Every time I push a significant feature set, or prepare to publish a release, I do some simple checks to make sure I didn't forget to deploy a file or run a SQL script. A few months ago I was looking for a cheap web service to do some web page crawling, but I found Screaming Frog SEO Spider and it's been useful from the start.

The free version will support up to 500 pages in a single crawl. It captures h1 and h2 tags, along with meta data, titles, images, and all sorts of stuff that is useful to SEO efforts.

Here's a sample of some output from -

You can see that I had a few 500 errors. These are pages that would have failed to display due to a configuration issue or an unhandled exception in the server side processing.

There are entries with URLs matching /Build/Files/ID - these are links to view all files shipped by a build. Looking into the issue, it turns out that these three builds have zips in which all files are inside a subfolder inside the zip. So that's a new bug.

Then, the URL that's selected - /Build. Build Keeper.NET is designed to require an ID parameter for the default action in the "Build" area of the site: it needs to know which build the user wants to look at. It's completely wrong for anything in the site to link to /Build because the site needs a build ID.

This means that somewhere in my site, something is trying to link to a build but is failing to include the build's ID.

In the bottom panel of SEO Spider, I selected "In Links" which shows which pages link to the selected 500'd page.
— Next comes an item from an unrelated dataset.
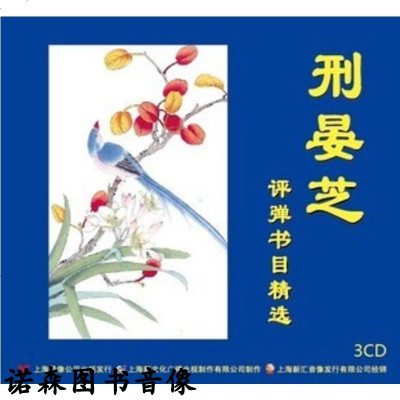 正版評彈【刑晏芝 評彈書目精選】盒裝3CD 邢晏芝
It should be pretty clear that there's a link in /Build/Delete/ID that has a problem.

When I go to the source of that page...

     <input type="submit" value="Delete" /> | @Html.ActionLink("Cancel", "Index")

The Cancel link returns to /Build/Index (which is the details page), but it doesn't include the build's ID.

And Bingo was his nameo. Another bug.

Anyway, you can see how this might be a very useful tool to have in the box. The free version is useful and for $99 bucks, you can remove the 500-page limit.